14.04.2018
14.04.2018
-“Kim olursa olsun, hangi devlet olursa olsun kimyasal silah kullanmak bir insanlık suçudur. Ama kimyasal silah kullanılıp kullanılmadığı konusunda tereddütler var. BM’den bir heyet gelir, bakarlar, kimyasal silah kullanıldı mı, kullanılmadı mı? Kullanılmışsa hangi ülkede üretilmiş? Bunlar yapılmadan bölgeyi daha da kritik bir sürecin içine sokacak bir savaşı asla doğru bulmuyoruz”
-“Bir vekalet savaşı yapılıyor orada. Rusya’yla Amerika karşılıklı güç gösterisi yapıyorlar. Kendi ülkelerinde yapmıyorlar, başka bir yerde de yapmıyorlar, Ortadoğu’da yapıyorlar. Ölenler kimin silahlarını kullanıyor? Ya Amerika’nın ya da Rusya’nın silahlarını kullanıyor”
-“Türkiye’nin, İran’ın, Irak’ın, Suriye’nin yöneticileri kendi dertlerini çözemezler mi? Kendi dertlerini çözmek için ihaleyi illa egemen güçlere mi çıkarmak lazım?”
-“Egemen güçlerin bölgeden ellerini çekmesi lazım. Petrol ve doğalgaz buradaki halkların belası oldu. Egemen güçler petrolü ve doğalgazı kontrol etmek için her türlü çatışmaya ortam hazırlıyorlar”
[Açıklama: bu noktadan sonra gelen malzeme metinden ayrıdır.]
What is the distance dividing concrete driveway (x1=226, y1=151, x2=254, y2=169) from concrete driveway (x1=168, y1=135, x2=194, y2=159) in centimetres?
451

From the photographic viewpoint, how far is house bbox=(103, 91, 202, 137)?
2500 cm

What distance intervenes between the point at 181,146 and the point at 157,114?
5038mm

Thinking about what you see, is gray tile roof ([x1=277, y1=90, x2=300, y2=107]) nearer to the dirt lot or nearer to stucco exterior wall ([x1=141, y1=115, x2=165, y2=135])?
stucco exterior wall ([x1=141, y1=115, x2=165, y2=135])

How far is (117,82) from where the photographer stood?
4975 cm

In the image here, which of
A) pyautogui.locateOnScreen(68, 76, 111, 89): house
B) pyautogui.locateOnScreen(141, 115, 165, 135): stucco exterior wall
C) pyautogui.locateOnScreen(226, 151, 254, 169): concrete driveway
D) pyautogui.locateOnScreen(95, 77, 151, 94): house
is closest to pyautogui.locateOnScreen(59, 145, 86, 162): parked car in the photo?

-“Esad’ın demokrat olup olmadığına Suriye halkı karar verir. Esad mı kalır, başka birisi mi gider ona karar verecek olan biz değiliz, karar verecek olan Suriye halkı”
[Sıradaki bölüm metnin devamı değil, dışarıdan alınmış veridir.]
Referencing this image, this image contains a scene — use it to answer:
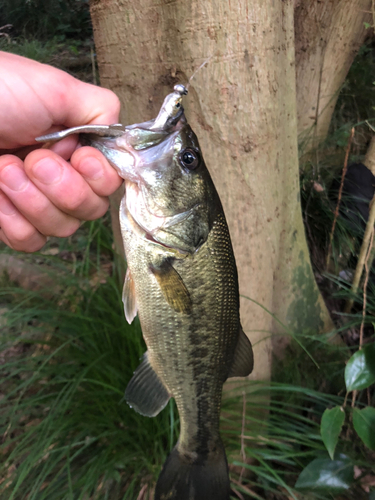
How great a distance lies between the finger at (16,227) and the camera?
1117mm

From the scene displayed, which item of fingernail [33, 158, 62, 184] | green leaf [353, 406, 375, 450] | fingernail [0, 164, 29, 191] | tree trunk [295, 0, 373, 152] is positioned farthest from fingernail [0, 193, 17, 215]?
tree trunk [295, 0, 373, 152]

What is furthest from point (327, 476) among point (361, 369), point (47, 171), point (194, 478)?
point (47, 171)

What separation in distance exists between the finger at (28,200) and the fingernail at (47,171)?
75 millimetres

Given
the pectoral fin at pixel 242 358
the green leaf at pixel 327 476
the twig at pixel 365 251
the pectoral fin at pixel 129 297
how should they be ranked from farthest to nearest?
1. the twig at pixel 365 251
2. the green leaf at pixel 327 476
3. the pectoral fin at pixel 242 358
4. the pectoral fin at pixel 129 297

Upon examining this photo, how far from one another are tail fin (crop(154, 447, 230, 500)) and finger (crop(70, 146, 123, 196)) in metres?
1.06

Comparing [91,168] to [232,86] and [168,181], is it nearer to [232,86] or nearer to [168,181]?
[168,181]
-“Merkez Türkiye Projesi hem Ortadoğu’ya, hem Kafkaslara ekonomik güç götürecekti, insanlar yatırım yapacaklardı. Güçlü bir ekonomik entegrasyon sağlanacaktı ve savaşı değil, barışı savunacaktık”
-“Demokrasilerde siyasi partiler devlet değildir. Devlet bakidir, hükümetler geçicidir. Eğer bir hükümet ben devletim diyorsa bilin ki orada artık demokrasi bitmiştir”
Hatay’ın Antakya ilçesinde iş adamlarıyla kahvaltıda bir araya gelen CHP Genel Başkanı Kemal Kılıçdaroğlu şöyle konuştu:
Saygıdeğer arkadaşlarım, önemli bir fırsatım oldu, Hatay’ın güzel mutfağından bir sabah kahvaltısı yapma olanağını yakalamış olduk.
Güzel sorular geldi, öneriler geldi, o konudaki düşüncelerimi de sizlerle paylaşmak isterim. Ama önce şunu ifade edeyim, size söylediğim her düşüncenin büyük bir samimiyetle ifade edildiğini bilmenizi isterim. Hatay gibi barışın, kardeşliğin egemen olduğu bir kentte gayri samimi duyguları dile getirmeyi asla ve asla doğru bulmam. Farklı düşüncelerden, farklı kimliklerden, farklı inançlardan insanların yüzyıllardır barış içinde yaşadığı bir kentte olmaktan en azından büyük bir mutluluk duyduğumu ifade etmek isterim. O nedenle düşüncelerimi büyük bir samimiyetle sizlere aktarmaya çalışacağım.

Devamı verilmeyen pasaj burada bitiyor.